↓
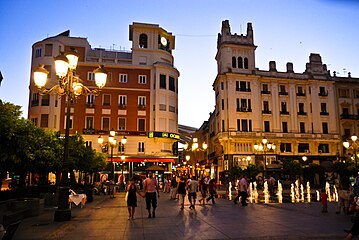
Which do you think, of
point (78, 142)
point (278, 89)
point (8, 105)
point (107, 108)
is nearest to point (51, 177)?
point (107, 108)

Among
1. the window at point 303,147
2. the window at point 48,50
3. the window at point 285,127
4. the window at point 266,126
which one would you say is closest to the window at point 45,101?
the window at point 48,50

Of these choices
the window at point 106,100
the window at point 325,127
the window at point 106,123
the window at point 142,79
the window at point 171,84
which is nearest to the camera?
the window at point 106,123

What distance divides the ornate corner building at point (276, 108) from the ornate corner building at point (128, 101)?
8627 millimetres

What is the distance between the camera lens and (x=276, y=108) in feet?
149

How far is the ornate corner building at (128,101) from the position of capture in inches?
1465

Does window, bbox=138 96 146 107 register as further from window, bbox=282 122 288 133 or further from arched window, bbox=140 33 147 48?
window, bbox=282 122 288 133

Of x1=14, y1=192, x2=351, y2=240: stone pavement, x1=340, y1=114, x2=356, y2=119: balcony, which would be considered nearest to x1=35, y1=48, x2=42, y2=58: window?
x1=14, y1=192, x2=351, y2=240: stone pavement

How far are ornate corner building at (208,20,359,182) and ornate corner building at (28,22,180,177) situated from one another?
863 cm

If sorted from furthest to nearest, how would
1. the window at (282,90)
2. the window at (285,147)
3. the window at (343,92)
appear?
the window at (343,92)
the window at (282,90)
the window at (285,147)

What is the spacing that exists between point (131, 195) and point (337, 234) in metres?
6.54

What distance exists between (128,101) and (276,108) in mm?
21928

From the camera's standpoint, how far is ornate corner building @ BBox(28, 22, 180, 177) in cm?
3722

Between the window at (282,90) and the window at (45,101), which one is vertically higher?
the window at (282,90)

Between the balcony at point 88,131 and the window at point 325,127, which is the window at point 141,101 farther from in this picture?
the window at point 325,127
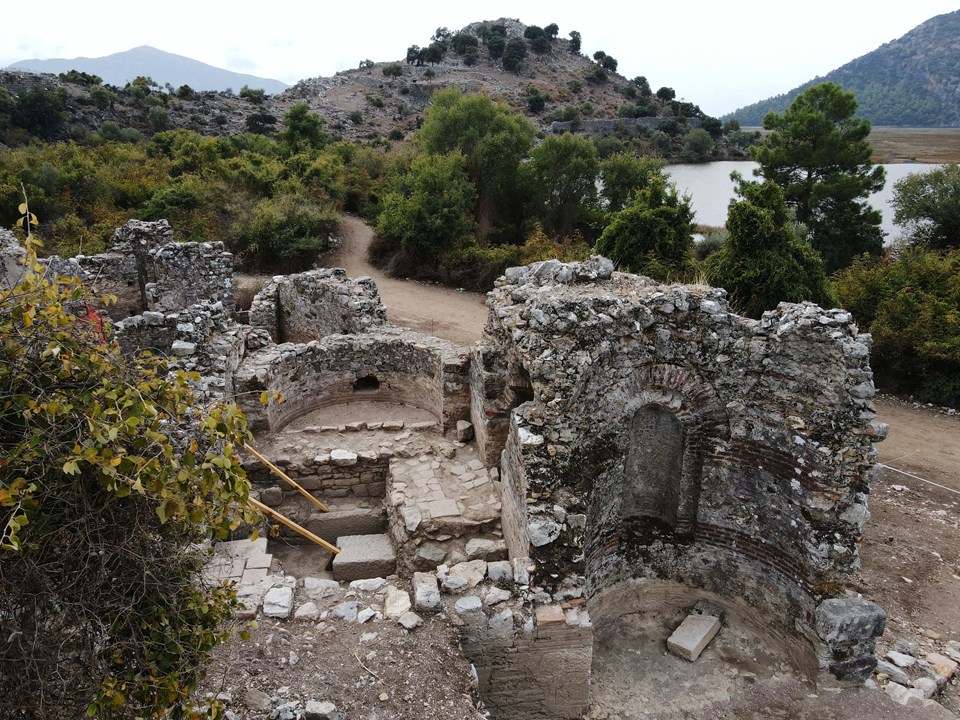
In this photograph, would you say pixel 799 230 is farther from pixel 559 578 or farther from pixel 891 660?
pixel 559 578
↑
Using the data above, write out every line exactly, leaving the images behind.

Which do you think, of
point (78, 142)
point (278, 89)
point (8, 105)
point (107, 108)
is nearest to point (51, 177)?
point (107, 108)

Among
1. the window at point 303,147
2. the window at point 48,50
3. the window at point 285,127
4. the window at point 266,126
which one would you say is closest to the window at point 45,101?
the window at point 48,50

Of these choices
the window at point 106,100
the window at point 325,127
the window at point 106,123
the window at point 142,79
the window at point 171,84
which is nearest to the camera?
the window at point 106,123

What distance divides the ornate corner building at point (276, 108) from the ornate corner building at point (128, 101)?
8627 millimetres

What is the distance between the camera lens and (x=276, y=108) in feet?
149

How far is the ornate corner building at (128,101) from the position of capture in inches?
1465

Does window, bbox=138 96 146 107 register as further from window, bbox=282 122 288 133 or further from arched window, bbox=140 33 147 48?
window, bbox=282 122 288 133

Of x1=14, y1=192, x2=351, y2=240: stone pavement, x1=340, y1=114, x2=356, y2=119: balcony, which would be considered nearest to x1=35, y1=48, x2=42, y2=58: window?
x1=14, y1=192, x2=351, y2=240: stone pavement

How far are ornate corner building at (208,20,359,182) and ornate corner building at (28,22,180,177) situated from one another?
863 cm

If sorted from furthest to nearest, how would
1. the window at (282,90)
2. the window at (285,147)
3. the window at (343,92)
appear?
the window at (343,92)
the window at (282,90)
the window at (285,147)

What is the spacing that exists between point (131, 195) and point (337, 234) in metres?
6.54

What distance exists between (128,101) and (276,108) in mm?
21928

From the camera's standpoint, how far is ornate corner building @ BBox(28, 22, 180, 177) in cm?
3722

Between the window at (282,90) and the window at (45,101), which one is vertically higher?
the window at (282,90)

Between the balcony at point 88,131 and the window at point 325,127, which is the window at point 141,101 farther from in this picture?
the window at point 325,127
In this photograph, would you say pixel 799 230 is farther from pixel 559 578 or farther from pixel 891 660?
pixel 559 578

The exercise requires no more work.